(INPUT RECORDS):
►
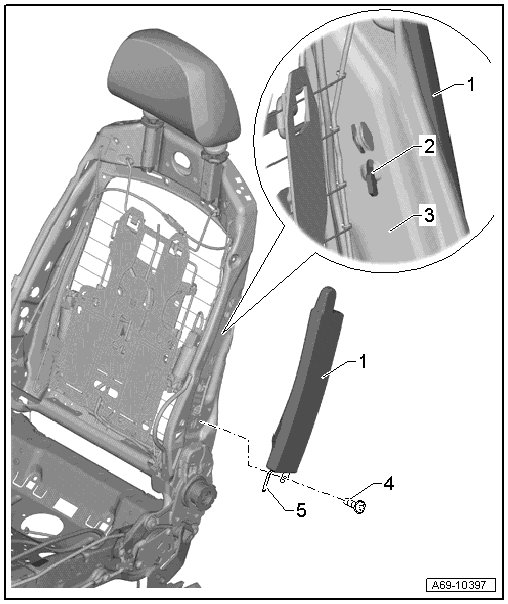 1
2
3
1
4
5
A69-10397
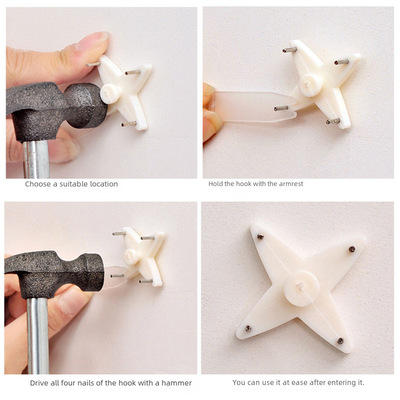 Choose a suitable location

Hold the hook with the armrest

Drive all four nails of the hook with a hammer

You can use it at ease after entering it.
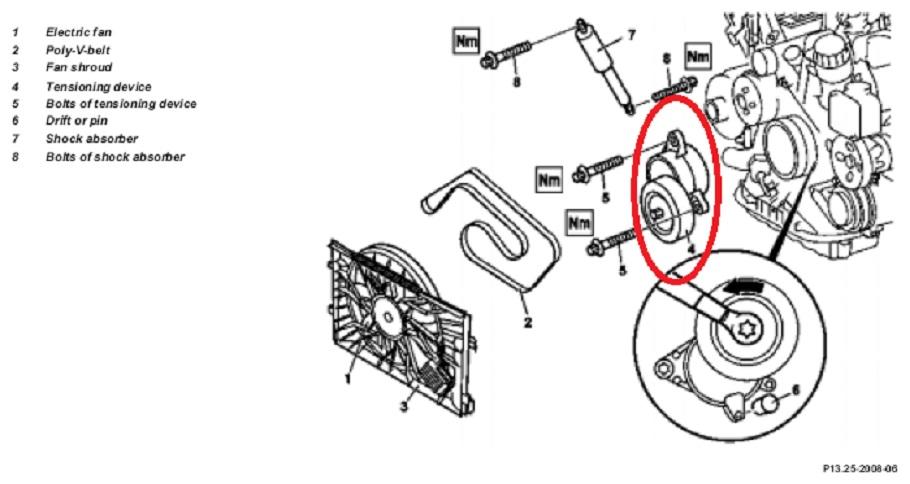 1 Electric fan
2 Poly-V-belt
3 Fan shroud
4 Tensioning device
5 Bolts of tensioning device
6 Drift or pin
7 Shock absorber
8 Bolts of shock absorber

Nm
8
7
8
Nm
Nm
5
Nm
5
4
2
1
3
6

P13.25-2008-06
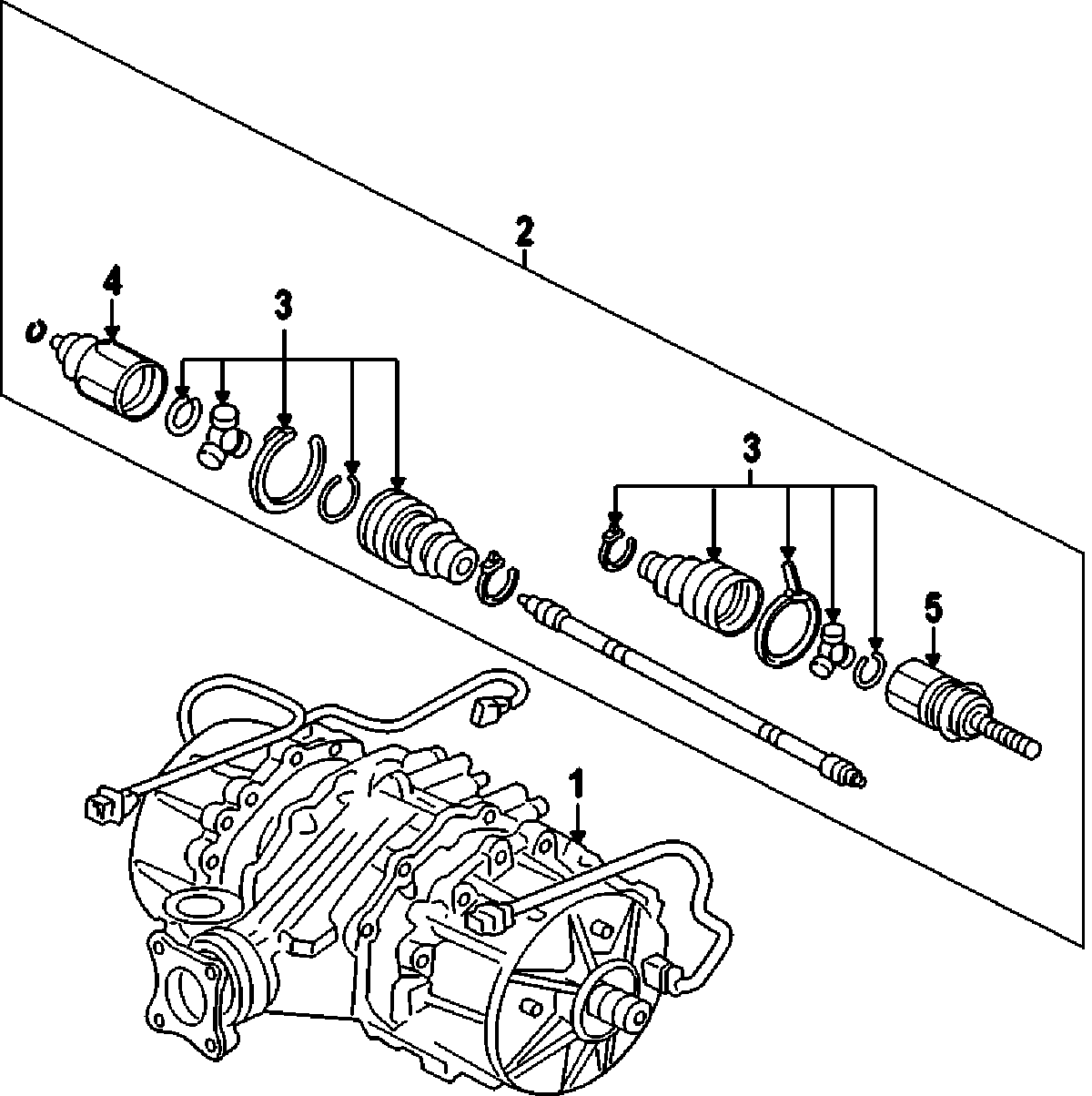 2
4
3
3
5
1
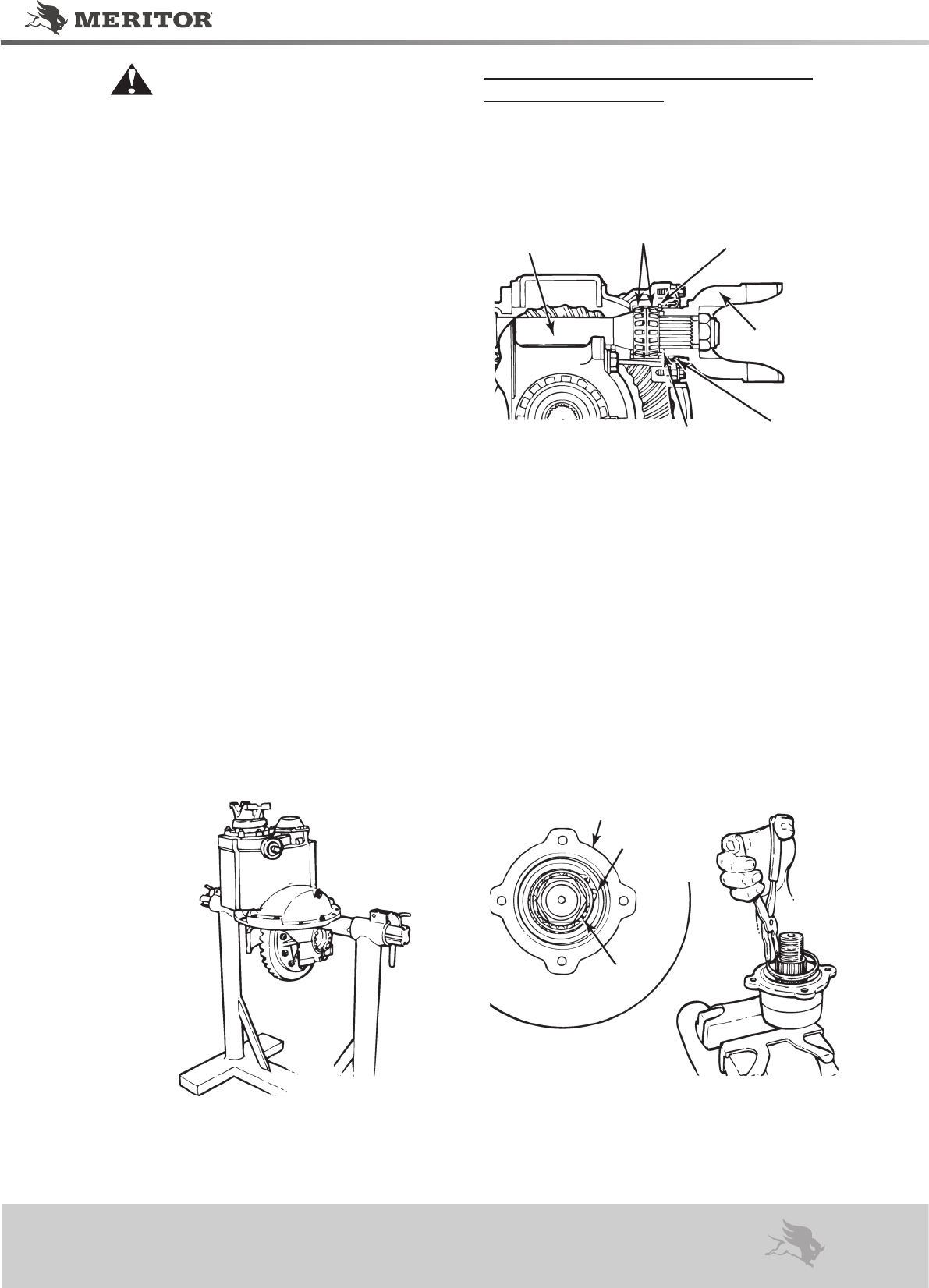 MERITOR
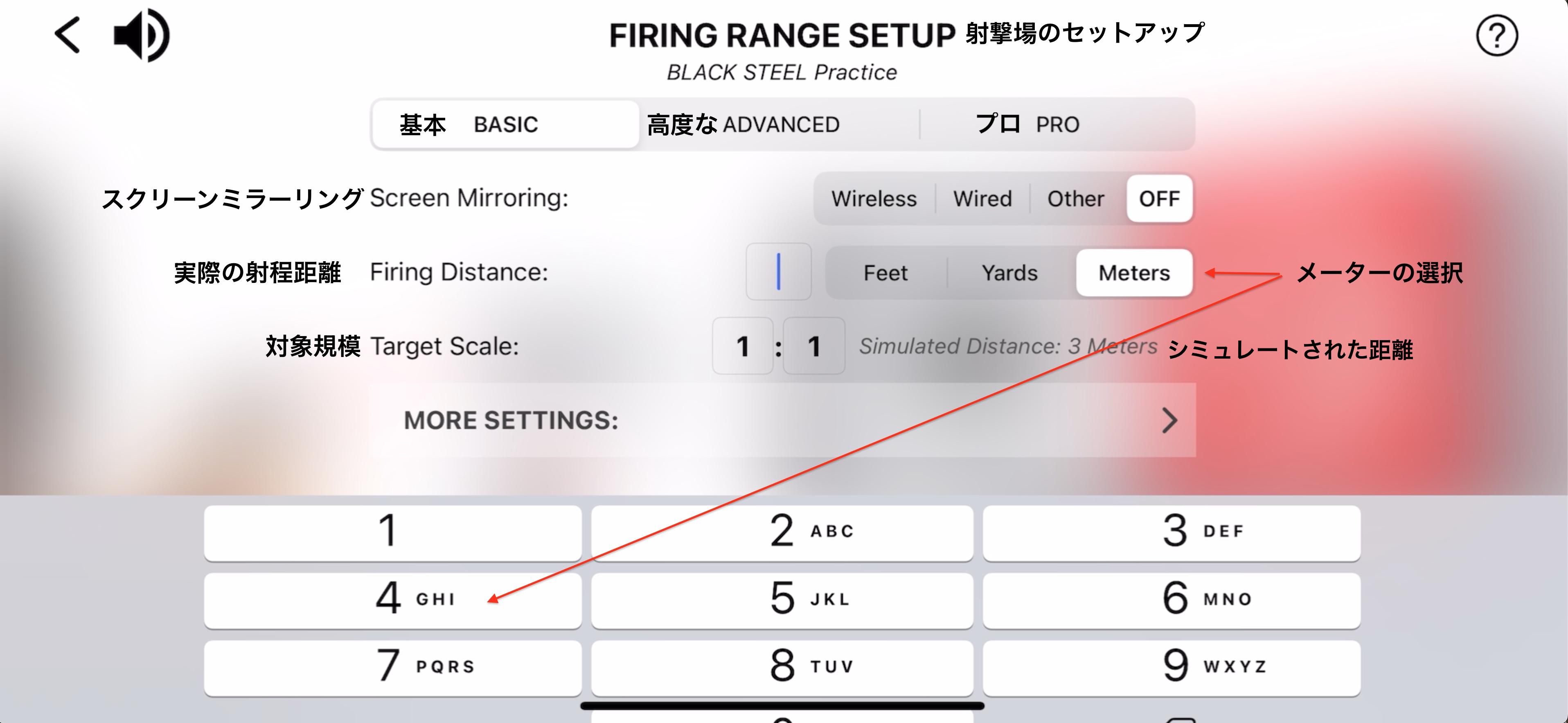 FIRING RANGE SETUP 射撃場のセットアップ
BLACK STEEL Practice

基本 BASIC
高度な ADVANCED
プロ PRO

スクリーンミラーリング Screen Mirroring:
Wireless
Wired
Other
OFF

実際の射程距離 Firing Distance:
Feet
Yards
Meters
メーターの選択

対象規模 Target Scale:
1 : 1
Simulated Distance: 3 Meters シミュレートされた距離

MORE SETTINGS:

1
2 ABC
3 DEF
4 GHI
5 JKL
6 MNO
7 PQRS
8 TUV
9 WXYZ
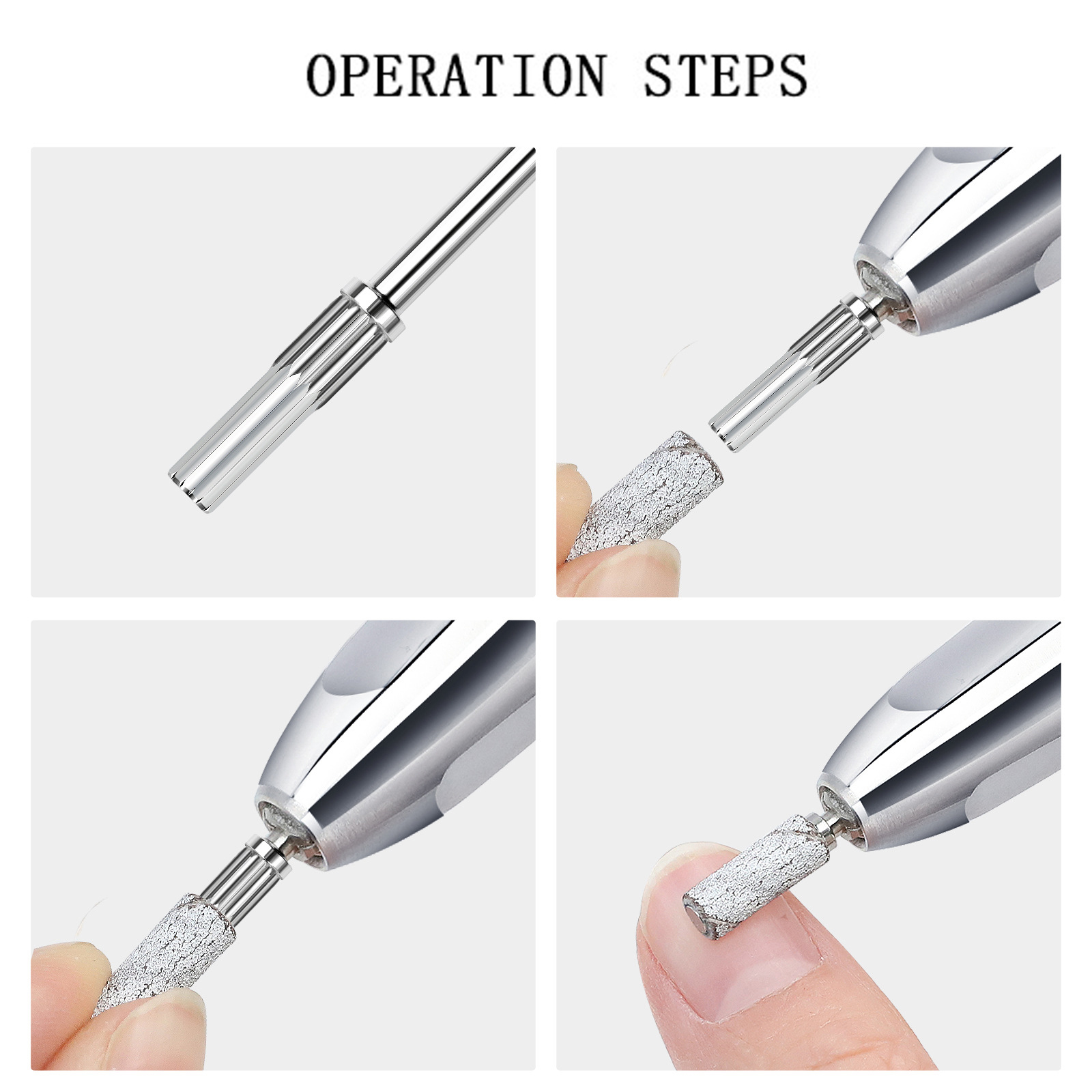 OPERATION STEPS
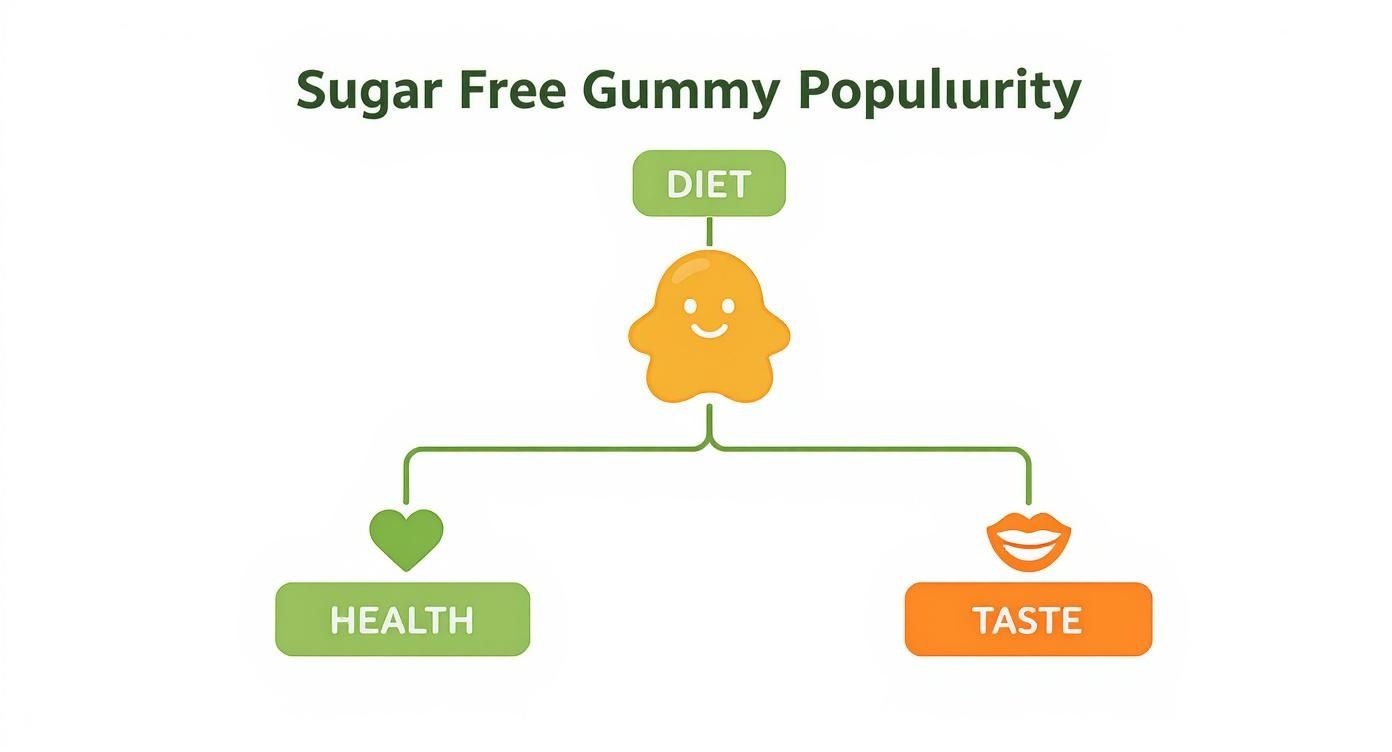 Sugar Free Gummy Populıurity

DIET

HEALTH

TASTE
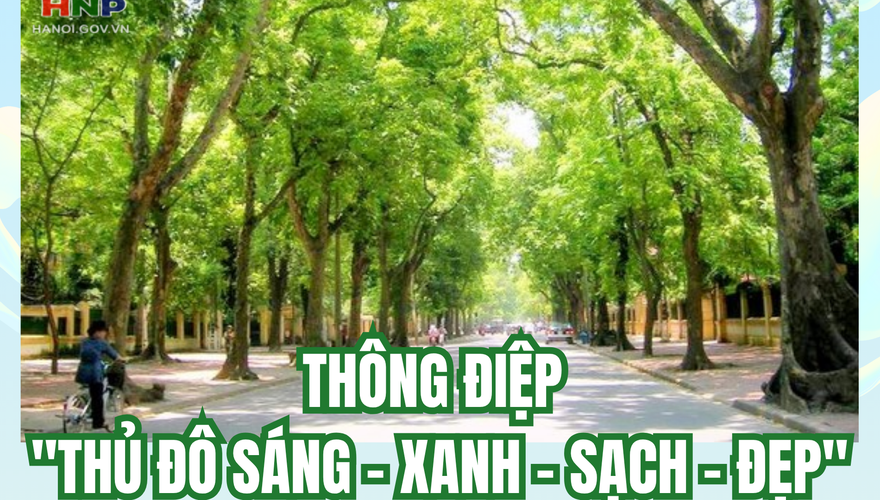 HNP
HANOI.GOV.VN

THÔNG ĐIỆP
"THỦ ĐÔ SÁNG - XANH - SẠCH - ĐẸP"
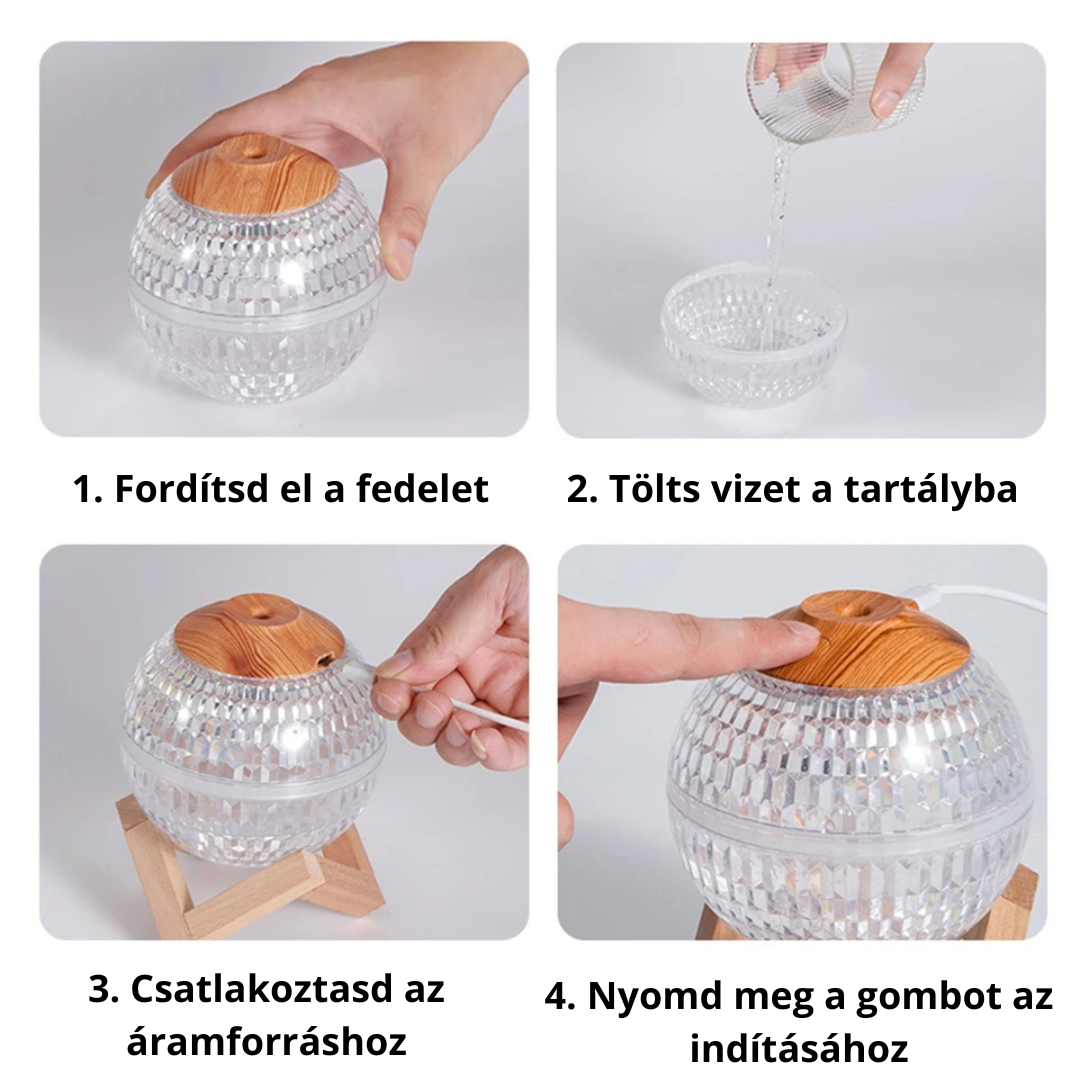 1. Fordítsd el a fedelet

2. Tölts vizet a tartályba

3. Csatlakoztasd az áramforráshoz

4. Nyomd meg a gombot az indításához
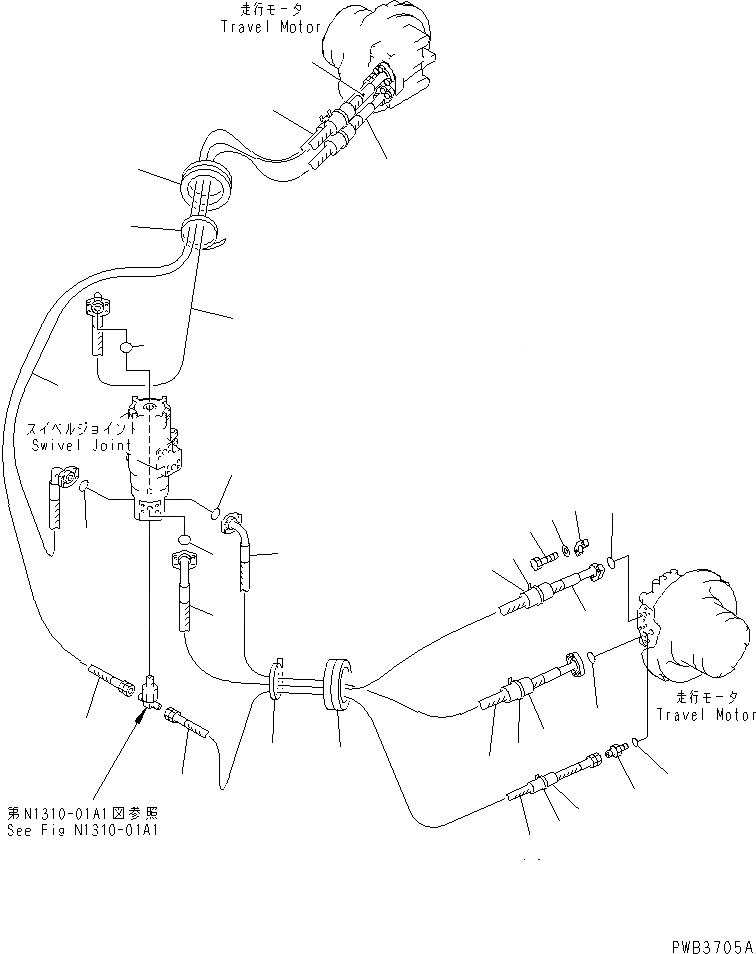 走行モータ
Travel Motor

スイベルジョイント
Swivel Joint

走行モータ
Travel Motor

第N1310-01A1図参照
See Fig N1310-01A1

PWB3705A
◄
(TASK ITEM):
Find and copy each line of the listing above that holds the word "with".

(FINAL ANSWER):
Hold the hook with the armrest
Drive all four nails of the hook with a hammer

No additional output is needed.